> **Stated exercise A**:
According to the insolvency extract, why has the number of bankruptcy and in-court reorganisation cases in Japan been declining? Answer in one to three sentences.

> **Source extract**:
--- BEGIN ---
1.1 What have been the recent bankruptcy and reorganisation trends or developments in your jurisdiction?

The number of bankruptcy and in-court reorganisation cases has been declining. This is due in large part to the government's encouragement of lending banks to take a more flexible approach toward small and medium-sized enterprises (SMEs). As a result, many SMEs have managed to postpone repayment of their debts for many years through out-of-court discussions with their lenders.

However, companies with irremediable financial problems, who are therefore unlikely to reach out-of-court restructuring arrangements with their creditors, are still required to undergo bankruptcy or reorganisation proceedings. Such proceedings have become increasingly complex due to the growing number of Japanese companies maintaining overseas operations, which entails the need to consider the global business as a whole when making restructuring arrangements.

1.2 Please review some recent important cases and their impacts in terms of precedents or shaping current thinking.

Due to the recent downturn in the maritime sector, there have been a number of judicial and out-of-court reorganisations of shipping companies where cross-border issues have had to be considered. The Sanko Shipping and Daiichi Chuo Shipping cases, for example, involved filings in multiple jurisdictions for recognition of and assistance for insolvency proceedings in Japan. Correspondingly, Japanese courts have also issued recognition and assistance orders for the reorganisation proceedings of several Korean shipping companies, including Hanjin Shipping Co.

SECTION 2: Processes and procedures

2.1 What reorganisation and insolvency processes are typically available for debtors in your jurisdiction?

Four types of insolvency proceedings are available in Japan for the rehabilitation of companies in financial difficulty. These are: corporate reorganisation proceedings (kaisha kosei); civil rehabilitation proceedings (minji saisei); bankruptcy proceedings (hasan); and, special liquidation proceedings (tokubetsu seisan).
--- END ---
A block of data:
--- BEGIN ---
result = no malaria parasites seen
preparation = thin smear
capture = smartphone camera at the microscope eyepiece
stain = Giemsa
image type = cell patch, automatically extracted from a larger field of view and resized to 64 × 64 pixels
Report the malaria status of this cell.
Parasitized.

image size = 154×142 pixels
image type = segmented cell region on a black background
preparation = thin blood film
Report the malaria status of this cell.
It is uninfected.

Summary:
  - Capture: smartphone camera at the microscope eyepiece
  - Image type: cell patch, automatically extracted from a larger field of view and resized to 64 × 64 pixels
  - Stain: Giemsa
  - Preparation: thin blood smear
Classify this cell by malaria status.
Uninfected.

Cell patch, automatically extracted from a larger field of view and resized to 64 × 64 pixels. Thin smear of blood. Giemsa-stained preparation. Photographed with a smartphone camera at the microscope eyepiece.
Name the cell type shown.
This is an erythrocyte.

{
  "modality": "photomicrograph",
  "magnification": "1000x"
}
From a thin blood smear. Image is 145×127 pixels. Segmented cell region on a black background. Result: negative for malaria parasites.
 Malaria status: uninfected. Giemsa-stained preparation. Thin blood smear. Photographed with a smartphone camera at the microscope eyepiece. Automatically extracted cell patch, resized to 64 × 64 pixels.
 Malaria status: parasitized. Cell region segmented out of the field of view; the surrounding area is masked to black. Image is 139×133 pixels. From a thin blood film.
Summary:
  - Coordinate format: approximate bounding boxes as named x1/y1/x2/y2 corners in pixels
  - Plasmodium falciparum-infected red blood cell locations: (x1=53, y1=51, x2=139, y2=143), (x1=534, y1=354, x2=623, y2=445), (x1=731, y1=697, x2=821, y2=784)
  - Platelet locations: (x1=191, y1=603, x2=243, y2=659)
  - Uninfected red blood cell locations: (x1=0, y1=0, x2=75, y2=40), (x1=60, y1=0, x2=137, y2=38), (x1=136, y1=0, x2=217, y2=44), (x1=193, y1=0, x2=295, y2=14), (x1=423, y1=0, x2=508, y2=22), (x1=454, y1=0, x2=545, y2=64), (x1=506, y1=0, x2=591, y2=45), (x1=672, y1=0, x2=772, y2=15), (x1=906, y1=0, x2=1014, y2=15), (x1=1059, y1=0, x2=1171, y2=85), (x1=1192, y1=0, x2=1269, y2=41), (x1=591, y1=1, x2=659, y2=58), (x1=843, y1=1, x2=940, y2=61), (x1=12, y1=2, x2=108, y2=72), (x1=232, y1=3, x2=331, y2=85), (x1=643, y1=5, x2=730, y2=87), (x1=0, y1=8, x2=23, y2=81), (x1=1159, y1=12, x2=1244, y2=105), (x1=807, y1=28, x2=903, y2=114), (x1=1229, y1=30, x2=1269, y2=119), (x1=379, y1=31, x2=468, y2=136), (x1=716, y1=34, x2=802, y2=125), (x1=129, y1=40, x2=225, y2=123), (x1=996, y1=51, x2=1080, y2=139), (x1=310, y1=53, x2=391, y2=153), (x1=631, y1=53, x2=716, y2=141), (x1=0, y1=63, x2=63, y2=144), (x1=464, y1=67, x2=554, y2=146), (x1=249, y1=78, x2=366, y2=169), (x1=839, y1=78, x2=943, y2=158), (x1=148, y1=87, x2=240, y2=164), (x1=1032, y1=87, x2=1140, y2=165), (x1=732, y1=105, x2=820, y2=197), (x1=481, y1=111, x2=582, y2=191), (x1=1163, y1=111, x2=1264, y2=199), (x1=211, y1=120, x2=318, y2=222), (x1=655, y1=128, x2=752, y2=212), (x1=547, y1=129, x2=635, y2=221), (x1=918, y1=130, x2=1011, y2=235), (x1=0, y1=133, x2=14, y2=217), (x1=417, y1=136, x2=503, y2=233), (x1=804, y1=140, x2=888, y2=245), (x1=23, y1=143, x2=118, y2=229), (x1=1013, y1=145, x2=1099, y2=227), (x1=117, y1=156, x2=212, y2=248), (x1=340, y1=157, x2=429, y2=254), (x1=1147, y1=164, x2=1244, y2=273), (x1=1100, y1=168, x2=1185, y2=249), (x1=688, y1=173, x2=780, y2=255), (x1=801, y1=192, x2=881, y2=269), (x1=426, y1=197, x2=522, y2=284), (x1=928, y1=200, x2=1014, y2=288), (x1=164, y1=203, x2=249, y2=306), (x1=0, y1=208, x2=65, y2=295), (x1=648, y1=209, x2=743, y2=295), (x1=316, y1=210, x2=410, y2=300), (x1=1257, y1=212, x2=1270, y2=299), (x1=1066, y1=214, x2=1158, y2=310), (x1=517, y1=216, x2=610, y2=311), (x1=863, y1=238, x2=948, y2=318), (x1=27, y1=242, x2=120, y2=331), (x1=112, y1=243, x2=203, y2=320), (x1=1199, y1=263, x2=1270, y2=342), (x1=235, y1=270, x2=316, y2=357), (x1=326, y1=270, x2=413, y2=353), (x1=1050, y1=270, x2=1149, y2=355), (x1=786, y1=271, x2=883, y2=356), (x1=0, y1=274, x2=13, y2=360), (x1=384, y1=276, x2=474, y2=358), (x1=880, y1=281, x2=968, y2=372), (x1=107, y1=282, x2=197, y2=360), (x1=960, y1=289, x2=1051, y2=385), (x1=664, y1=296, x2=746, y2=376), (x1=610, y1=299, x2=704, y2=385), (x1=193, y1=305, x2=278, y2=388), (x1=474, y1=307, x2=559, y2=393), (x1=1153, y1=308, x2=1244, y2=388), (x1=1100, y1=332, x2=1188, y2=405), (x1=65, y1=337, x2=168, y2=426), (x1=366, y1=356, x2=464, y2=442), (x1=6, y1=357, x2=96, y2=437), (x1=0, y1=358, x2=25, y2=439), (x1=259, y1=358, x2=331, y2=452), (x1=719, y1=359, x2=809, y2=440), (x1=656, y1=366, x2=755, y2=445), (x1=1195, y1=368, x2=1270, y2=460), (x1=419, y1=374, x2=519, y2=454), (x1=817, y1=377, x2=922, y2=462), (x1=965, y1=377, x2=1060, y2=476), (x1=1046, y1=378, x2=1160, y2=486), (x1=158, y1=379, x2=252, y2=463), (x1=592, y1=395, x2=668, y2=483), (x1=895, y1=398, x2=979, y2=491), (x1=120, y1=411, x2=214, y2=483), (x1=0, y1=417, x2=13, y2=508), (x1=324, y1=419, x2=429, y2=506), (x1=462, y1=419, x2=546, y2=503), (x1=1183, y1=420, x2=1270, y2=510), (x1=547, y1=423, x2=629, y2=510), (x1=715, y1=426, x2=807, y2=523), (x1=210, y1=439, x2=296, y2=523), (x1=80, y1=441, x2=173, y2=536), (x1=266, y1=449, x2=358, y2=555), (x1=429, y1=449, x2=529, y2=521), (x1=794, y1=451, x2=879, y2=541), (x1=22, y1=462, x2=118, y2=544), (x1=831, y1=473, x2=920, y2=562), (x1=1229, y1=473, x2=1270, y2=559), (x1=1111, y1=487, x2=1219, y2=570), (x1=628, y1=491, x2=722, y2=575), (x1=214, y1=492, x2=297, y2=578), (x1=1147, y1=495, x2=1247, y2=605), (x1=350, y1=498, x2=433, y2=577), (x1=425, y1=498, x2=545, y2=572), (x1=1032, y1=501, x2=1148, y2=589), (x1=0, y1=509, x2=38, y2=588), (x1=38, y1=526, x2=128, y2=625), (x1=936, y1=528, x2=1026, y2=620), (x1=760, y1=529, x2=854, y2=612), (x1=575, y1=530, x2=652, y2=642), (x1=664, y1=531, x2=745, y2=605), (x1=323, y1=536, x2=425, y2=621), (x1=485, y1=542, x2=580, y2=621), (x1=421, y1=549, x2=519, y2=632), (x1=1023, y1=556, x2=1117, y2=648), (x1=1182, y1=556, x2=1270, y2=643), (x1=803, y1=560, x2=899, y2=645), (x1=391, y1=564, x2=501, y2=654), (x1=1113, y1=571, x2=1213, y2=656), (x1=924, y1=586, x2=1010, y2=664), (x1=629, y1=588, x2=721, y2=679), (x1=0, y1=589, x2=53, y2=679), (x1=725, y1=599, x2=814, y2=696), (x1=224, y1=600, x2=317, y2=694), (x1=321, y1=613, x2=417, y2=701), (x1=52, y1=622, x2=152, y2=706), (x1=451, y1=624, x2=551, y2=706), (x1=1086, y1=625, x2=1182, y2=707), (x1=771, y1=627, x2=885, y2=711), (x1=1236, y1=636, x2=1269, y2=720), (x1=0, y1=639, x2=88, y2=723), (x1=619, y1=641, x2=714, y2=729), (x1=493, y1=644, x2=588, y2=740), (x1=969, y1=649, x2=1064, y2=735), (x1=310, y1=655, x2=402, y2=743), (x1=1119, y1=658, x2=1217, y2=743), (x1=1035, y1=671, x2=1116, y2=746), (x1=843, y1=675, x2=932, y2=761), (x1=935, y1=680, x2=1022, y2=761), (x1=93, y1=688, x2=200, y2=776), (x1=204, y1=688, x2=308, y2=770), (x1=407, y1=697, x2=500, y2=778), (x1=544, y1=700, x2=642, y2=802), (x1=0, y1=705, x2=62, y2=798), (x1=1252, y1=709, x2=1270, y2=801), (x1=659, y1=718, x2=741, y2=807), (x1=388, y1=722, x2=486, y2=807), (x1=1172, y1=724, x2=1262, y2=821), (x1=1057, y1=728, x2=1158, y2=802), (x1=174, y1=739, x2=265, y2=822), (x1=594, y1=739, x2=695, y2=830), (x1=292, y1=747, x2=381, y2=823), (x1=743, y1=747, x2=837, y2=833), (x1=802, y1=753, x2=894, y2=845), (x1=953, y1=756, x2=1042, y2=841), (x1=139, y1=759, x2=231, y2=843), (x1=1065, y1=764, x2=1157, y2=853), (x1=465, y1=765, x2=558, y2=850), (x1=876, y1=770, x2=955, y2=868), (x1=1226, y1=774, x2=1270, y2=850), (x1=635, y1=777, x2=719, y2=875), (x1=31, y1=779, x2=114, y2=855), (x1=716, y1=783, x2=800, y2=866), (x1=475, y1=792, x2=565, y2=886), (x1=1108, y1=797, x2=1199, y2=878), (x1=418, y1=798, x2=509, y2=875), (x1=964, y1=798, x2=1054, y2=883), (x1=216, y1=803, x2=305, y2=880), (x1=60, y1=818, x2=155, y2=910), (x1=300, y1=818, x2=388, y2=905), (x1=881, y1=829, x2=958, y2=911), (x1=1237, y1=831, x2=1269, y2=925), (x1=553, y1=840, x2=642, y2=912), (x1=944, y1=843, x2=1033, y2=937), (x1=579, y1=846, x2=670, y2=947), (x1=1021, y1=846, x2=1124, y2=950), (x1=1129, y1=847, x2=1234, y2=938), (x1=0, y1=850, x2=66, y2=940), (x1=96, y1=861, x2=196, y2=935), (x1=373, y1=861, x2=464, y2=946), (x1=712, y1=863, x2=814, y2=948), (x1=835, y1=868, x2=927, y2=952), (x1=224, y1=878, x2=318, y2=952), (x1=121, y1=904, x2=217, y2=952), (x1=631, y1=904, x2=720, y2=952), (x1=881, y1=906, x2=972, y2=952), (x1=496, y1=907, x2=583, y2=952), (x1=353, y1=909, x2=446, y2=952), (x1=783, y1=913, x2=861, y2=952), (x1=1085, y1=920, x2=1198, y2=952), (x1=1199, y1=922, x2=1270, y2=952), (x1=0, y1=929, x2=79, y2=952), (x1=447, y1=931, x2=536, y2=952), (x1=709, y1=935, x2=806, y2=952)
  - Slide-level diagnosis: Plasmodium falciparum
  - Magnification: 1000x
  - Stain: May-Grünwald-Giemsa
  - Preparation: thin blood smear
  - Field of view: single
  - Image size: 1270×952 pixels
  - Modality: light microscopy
--- END ---
> **Stated exercise B**:
In the listing, rewrite the lines from its first line through the line containing "This is an erythrocyte.", inclusive, changing every "smartphone camera" to "phone camera" and leaving everything else as it stands.

> **Answer A**:
The decline is due in large part to the government's encouragement of lending banks to take a more flexible approach toward small and medium-sized enterprises (SMEs). As a result, many SMEs have managed to postpone repayment of their debts for many years through out-of-court discussions with their lenders.

> **Answer B**:
result = no malaria parasites seen
preparation = thin smear
capture = phone camera at the microscope eyepiece
stain = Giemsa
image type = cell patch, automatically extracted from a larger field of view and resized to 64 × 64 pixels
Report the malaria status of this cell.
Parasitized.

image size = 154×142 pixels
image type = segmented cell region on a black background
preparation = thin blood film
Report the malaria status of this cell.
It is uninfected.

Summary:
  - Capture: phone camera at the microscope eyepiece
  - Image type: cell patch, automatically extracted from a larger field of view and resized to 64 × 64 pixels
  - Stain: Giemsa
  - Preparation: thin blood smear
Classify this cell by malaria status.
Uninfected.

Cell patch, automatically extracted from a larger field of view and resized to 64 × 64 pixels. Thin smear of blood. Giemsa-stained preparation. Photographed with a phone camera at the microscope eyepiece.
Name the cell type shown.
This is an erythrocyte.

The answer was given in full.